Page text

Now, we can proceed as above in Step 3 (using Lemma 8.1) to show that

$$\begin{aligned} \int \limits _{{T_\text {ref}}}|\mathrm {I}(x,x)|_{g(\mathbb {I}_{T_\text {ref}} u(x))}^2\,dx \lesssim \sup _{1\le l\le k}\sup _{\begin{array}{c} p\in \mathbb {I}_{T_\text {ref}} u({T_\text {ref}})\\ q \in u({T_\text {ref}}) \end{array}} \left\| \nabla _2^{l}\log \left( p,q\right) \right\| ^2 \dot{\Theta }_{k,{T_\text {ref}}}(u)^2 \end{aligned}$$

which proves (28).

The previous theorem has bounded the interpolation error on the reference element. We now derive an estimate on a general element \(T\).

Theorem 5.3

Let \(T\) be a domain in \(\mathbb {R}^{d}\), \(u \in W^{k,2}(T,M)\), \(\mathbb {I}_{T} u\) its \(p\)-th-order geodesic interpolation, and \(\mathcal {F}_T:T\rightarrow {T_\text {ref}}\) a map that scales with \(h\) of order \(l\ge k\). For \(k > d/2\) and \(p\ge k-1\), we have the estimate

$$\begin{aligned} D_{1,2}(\mathbb {I}_Tu,u) \lesssim h^{k-1} C_{M,T}\Theta _{k,T}(u), \end{aligned}$$

with

$$\begin{aligned} C_{M,T}(u):=\mathcal {C}_{1,u}(T) + \mathcal {C}_{2,u}(T). \end{aligned}$$
(33)

The implicit constant is independent of \(M\) and only depends on the basis functions \(\lambda _i\).

What the task asks
In the interpolation-error text, what does the implicit constant in Theorem 5.3 depend on?

Data section
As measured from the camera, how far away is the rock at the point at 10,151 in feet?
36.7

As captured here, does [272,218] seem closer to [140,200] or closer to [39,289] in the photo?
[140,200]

Final result
It depends only on the basis functions λ_i and is independent of M.